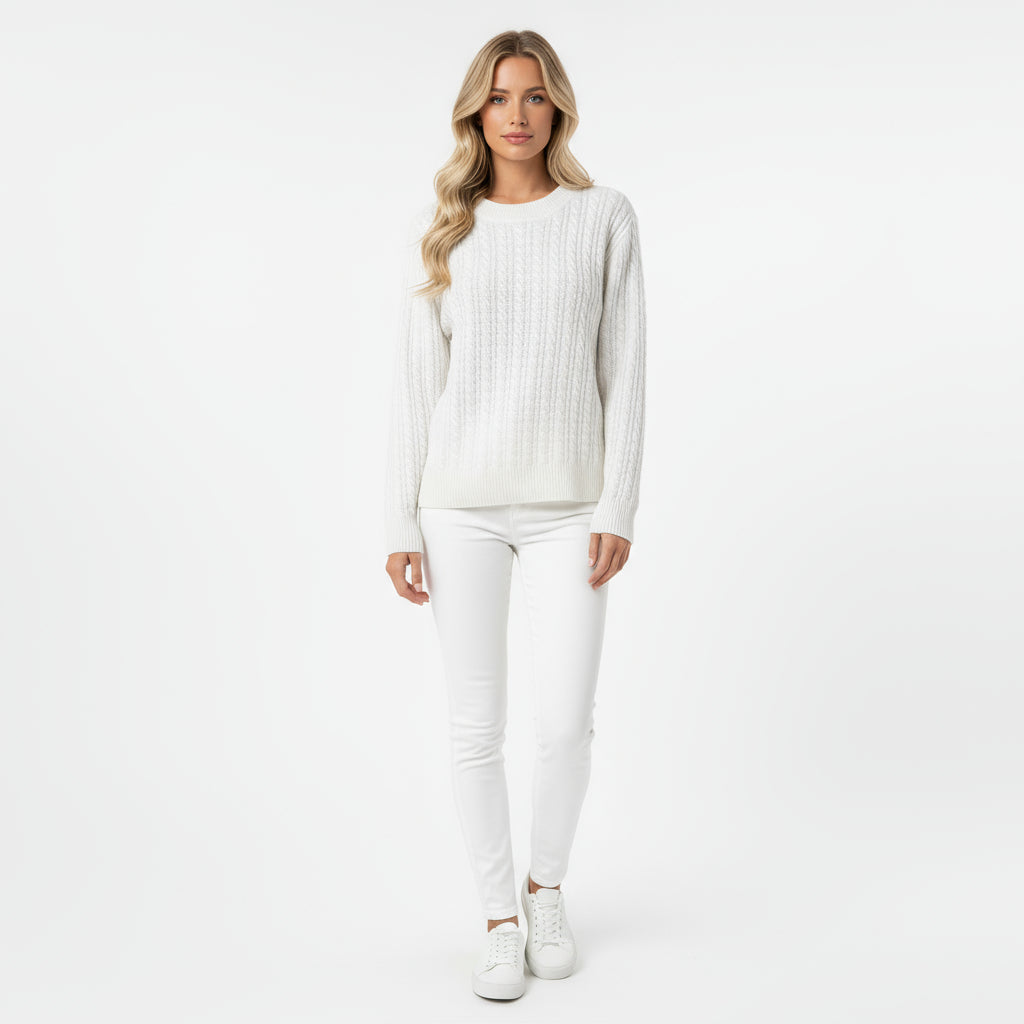 Pull classique i maille au style intemporel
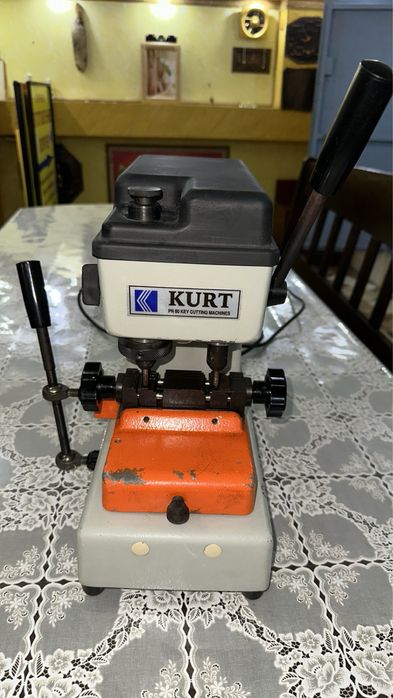 Станок для изготовления ключей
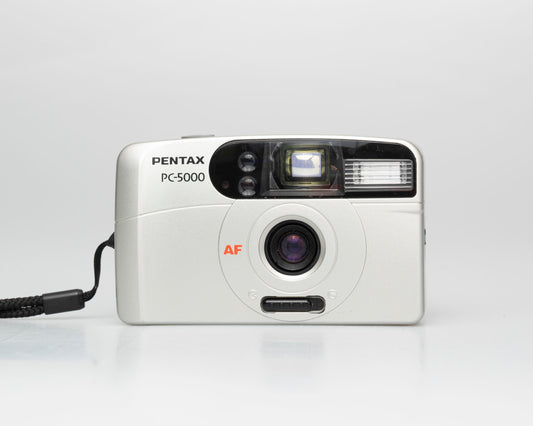 Pentax PC-5000 AF 35mm camera (serial 8554250)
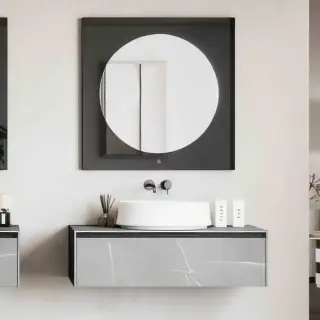 Комплект мебели для ванной Oasis Eden ED 003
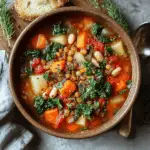 Hearty Lentil and Vegetable Soup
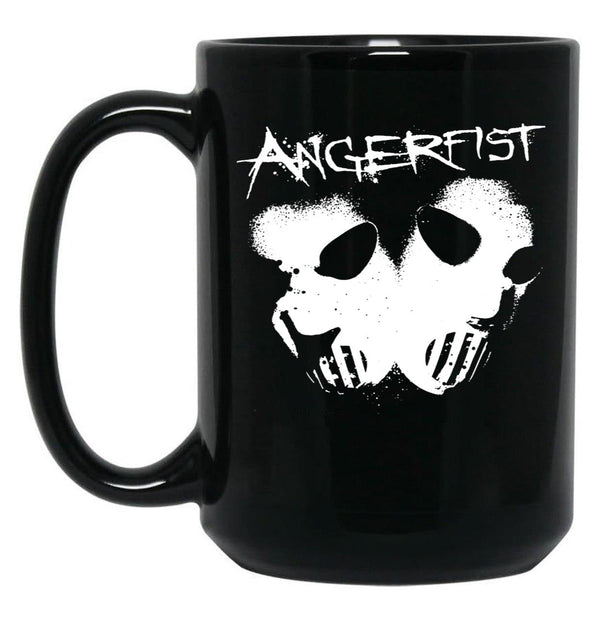 Angerfist Classic Black Coffee Mug, Gift Coffee Mug - Black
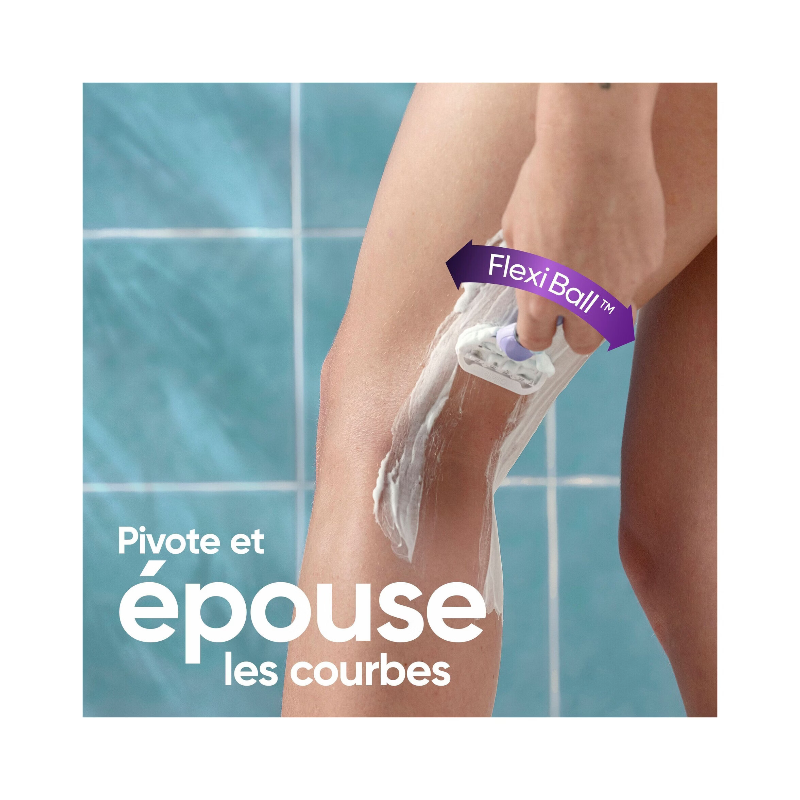 GILLETTE VENUS - Lames de rasoir Extra Smooth Swirl - 6 lames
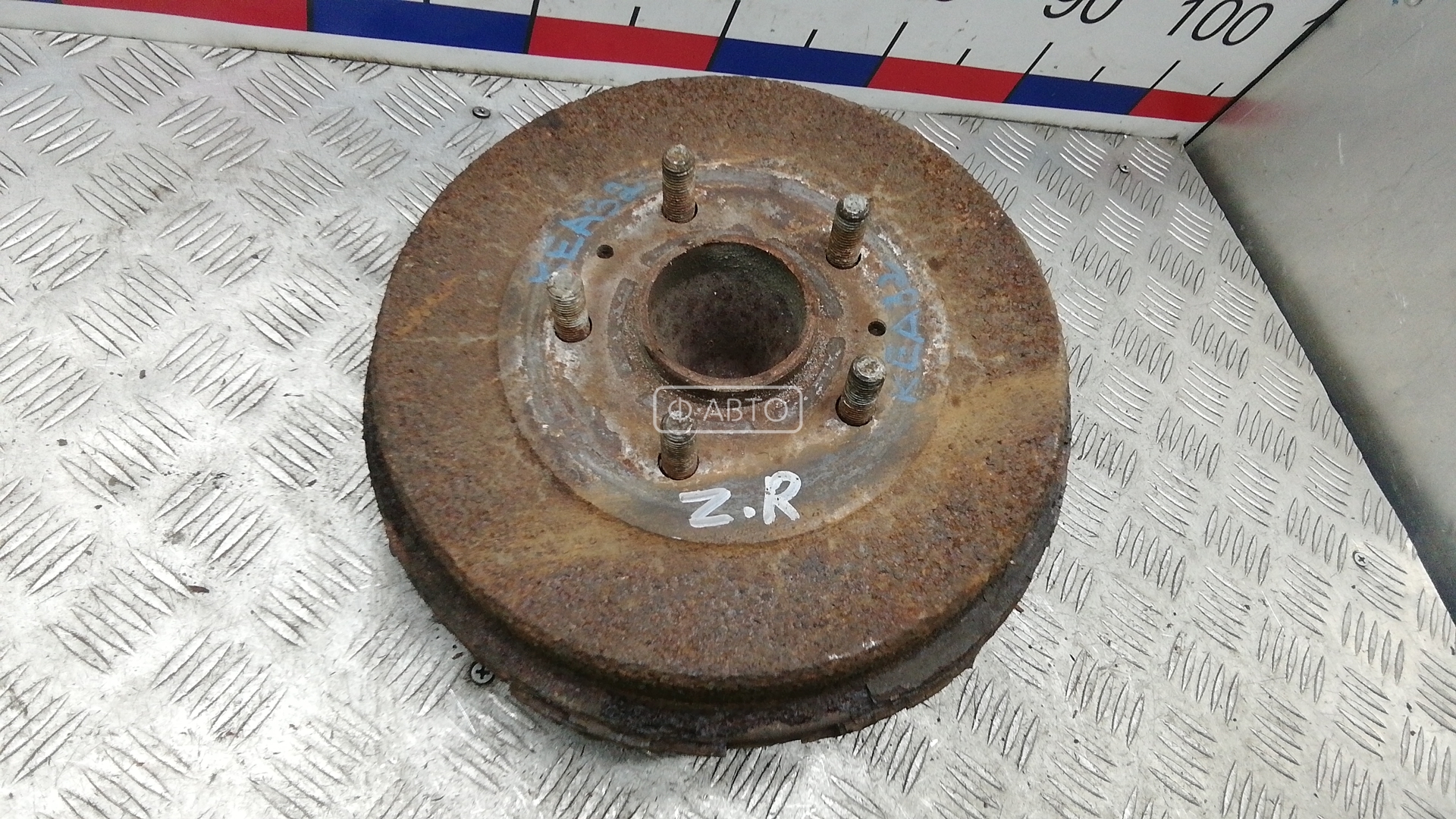 Ступица задняя правая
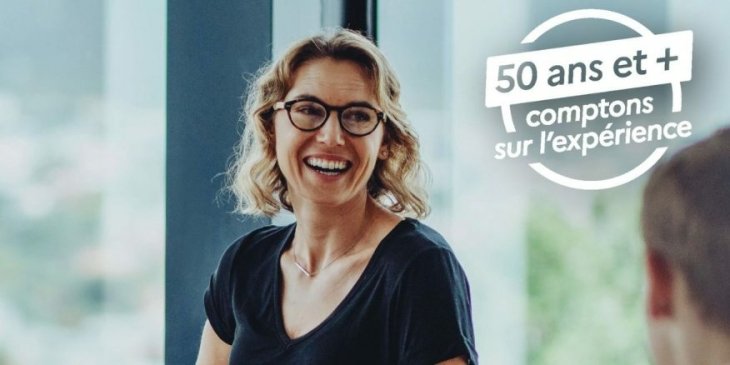 visuel emploi senior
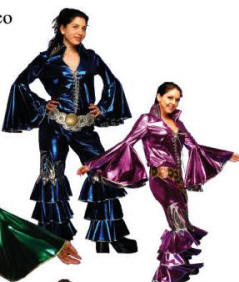 Abba Costumes 1970's Disco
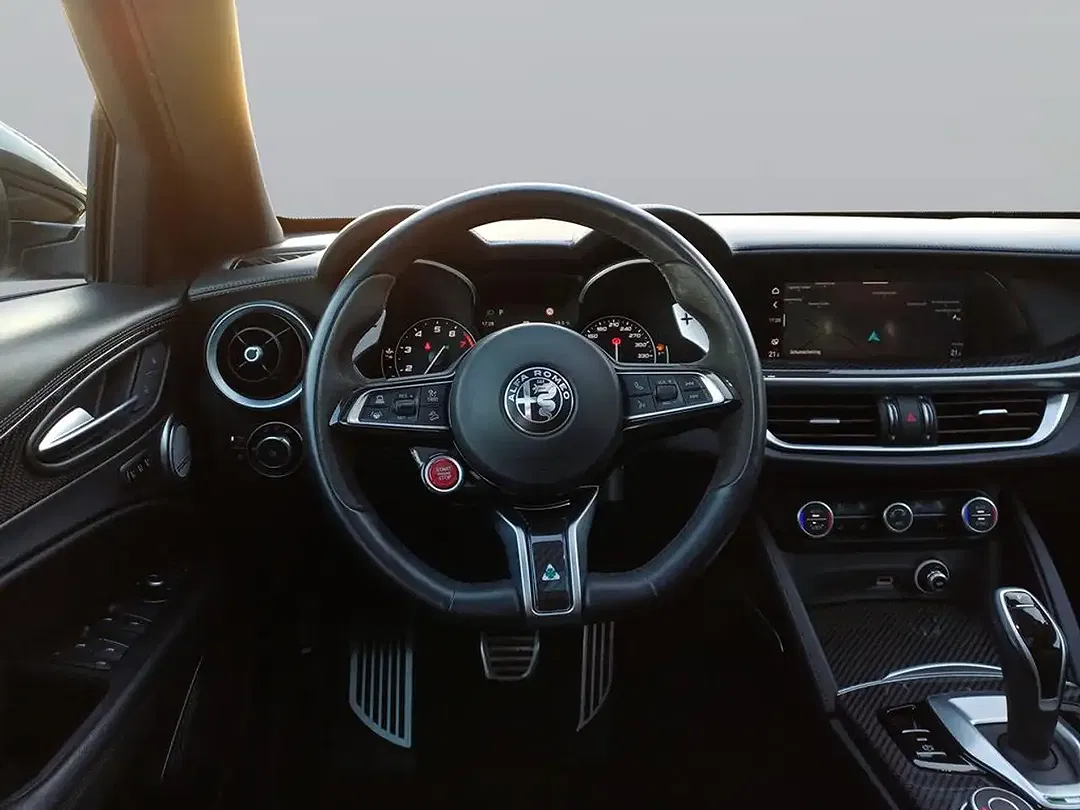 Alfa Romeo Stelvio 2.9 V6 Bi-Turbo Quadrifoglio - foto 10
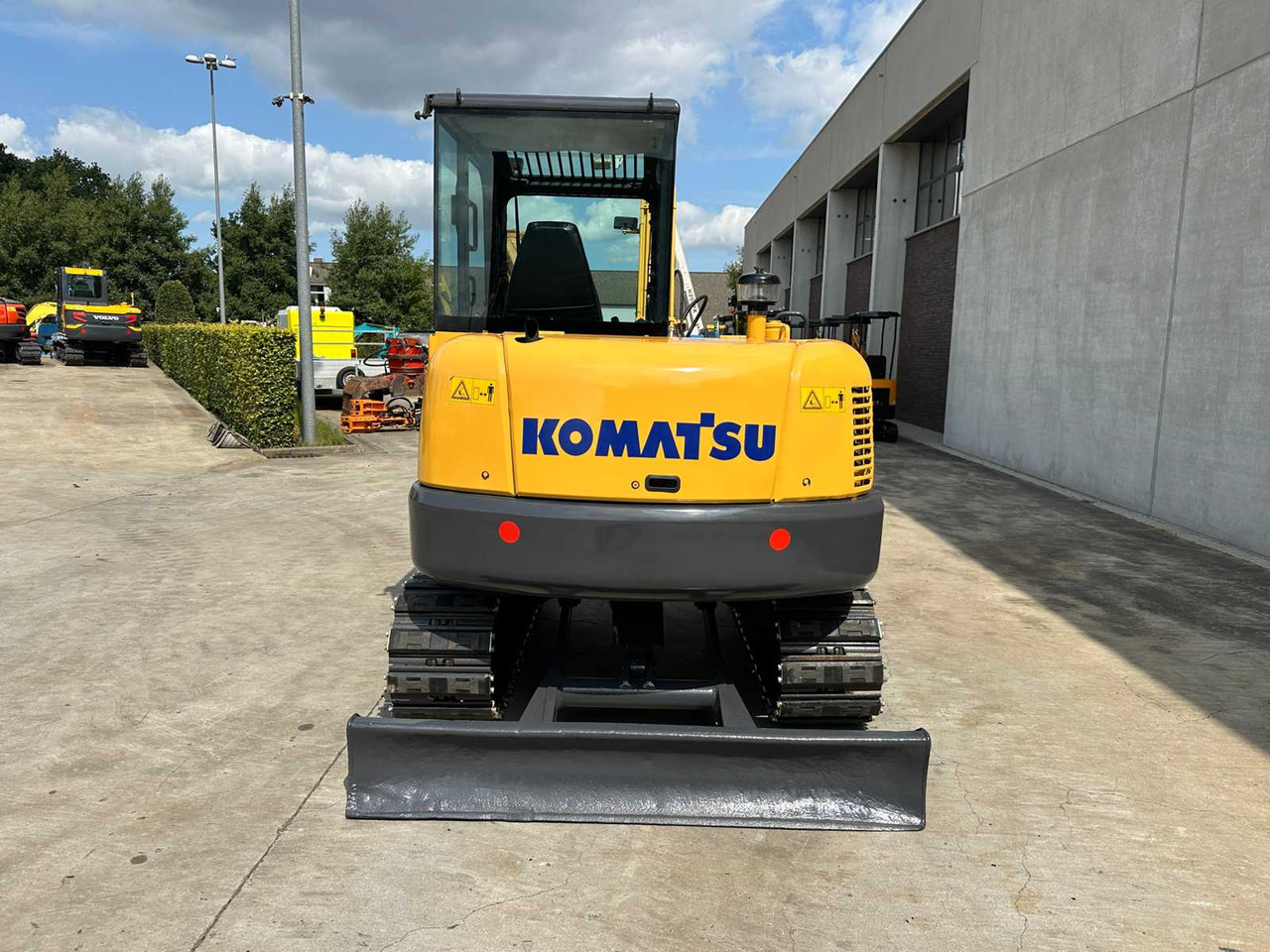 Komatsu PC56-7 - Escavatore cingolato: foto 5 Komatsu PC56-7 - Escavatore cingolato: foto 5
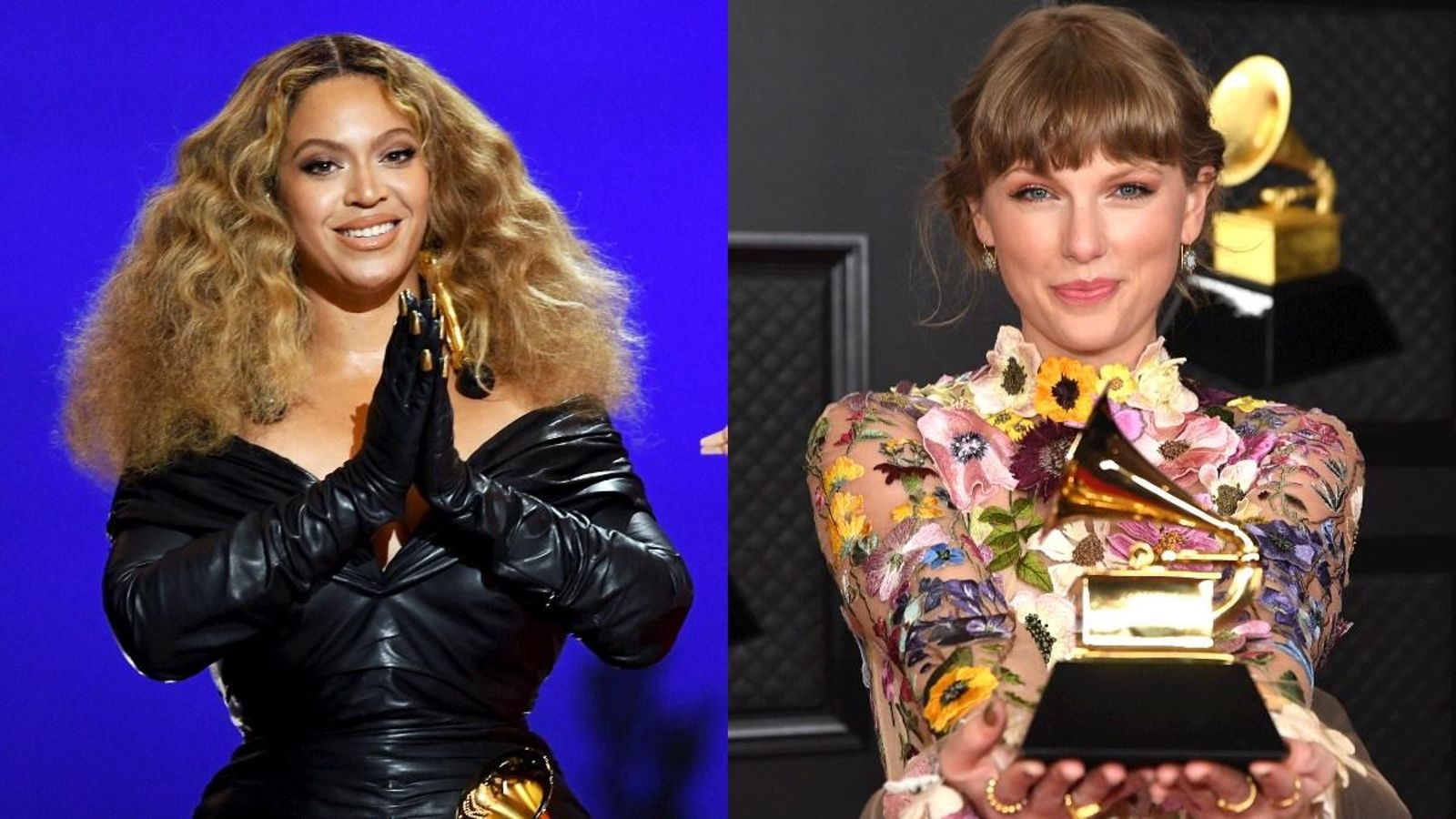 Les triomfadores de la nit, Beyoncé i Taylor Swift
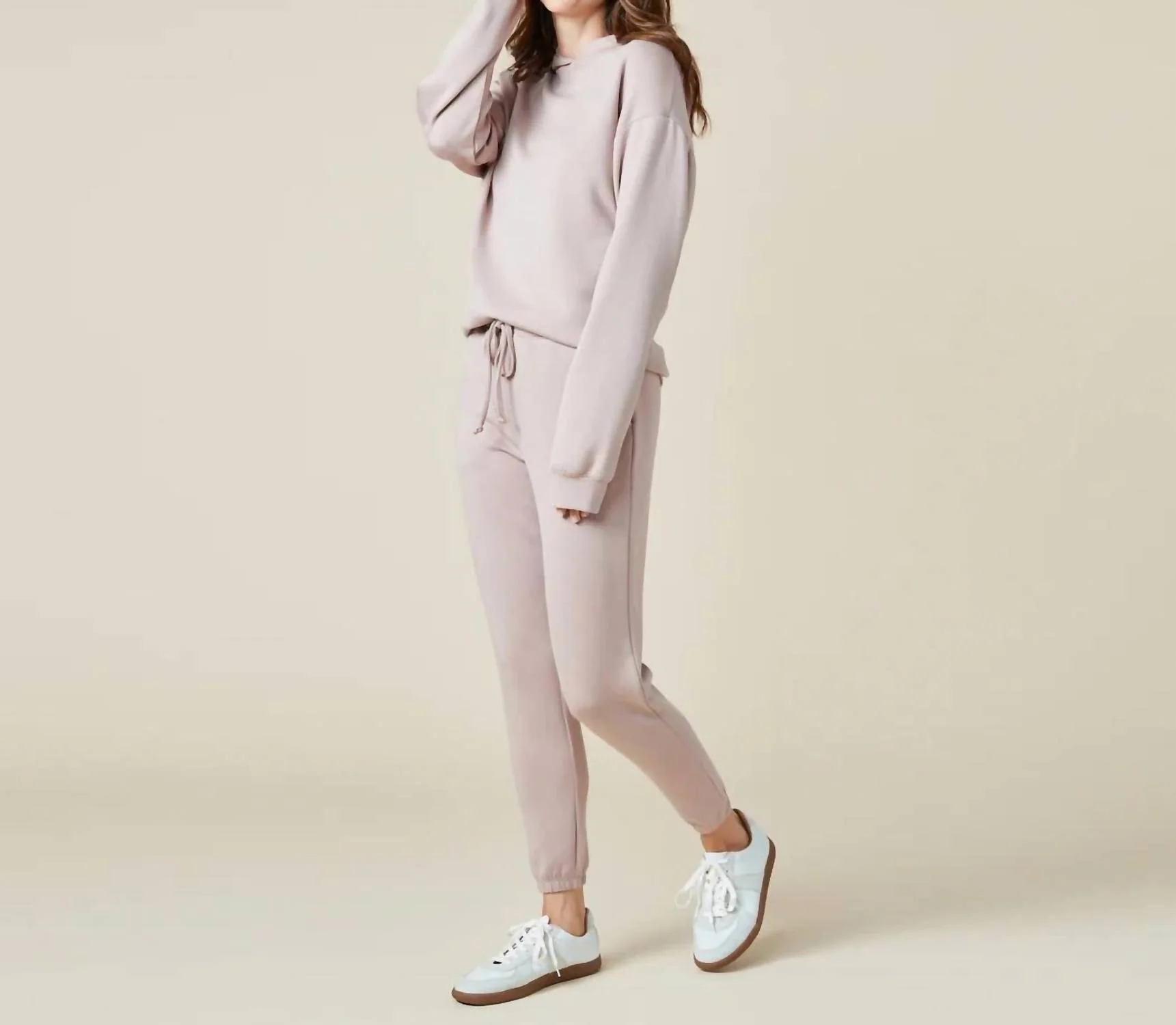 Dreamtech Hoodie Lounge Set In Coco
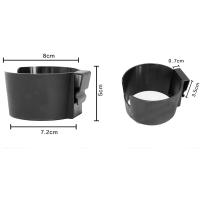 Soporte De Bebidas Universal Para Coche Y Motocicleta Organizador De Bebidas Colgante Montaje En Puerta Accesorio Automotriz Anti-caída - details 0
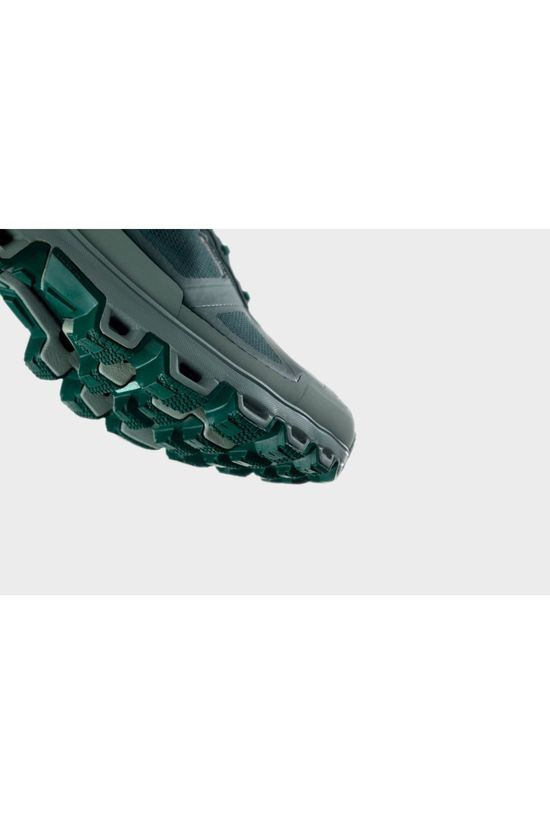 On Running Schoen Cloudventure Waterproof Women dark green/mid green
# # # # #
--- What you will do ---
Update the stretch of entries from the first one through the line containing "Alfa Romeo Stelvio", putting "Stew" in place of "Soup" and keeping everything else the same. Leave the pictures out of your answer.

--- Output of the exercise ---
 Pull classique i maille au style intemporel
 Станок для изготовления ключей
 Pentax PC-5000 AF 35mm camera (serial 8554250)
 Комплект мебели для ванной Oasis Eden ED 003
 Hearty Lentil and Vegetable Stew
 Angerfist Classic Black Coffee Mug, Gift Coffee Mug - Black
 GILLETTE VENUS - Lames de rasoir Extra Smooth Swirl - 6 lames
 Ступица задняя правая
 visuel emploi senior
 Abba Costumes 1970's Disco
 Alfa Romeo Stelvio 2.9 V6 Bi-Turbo Quadrifoglio - foto 10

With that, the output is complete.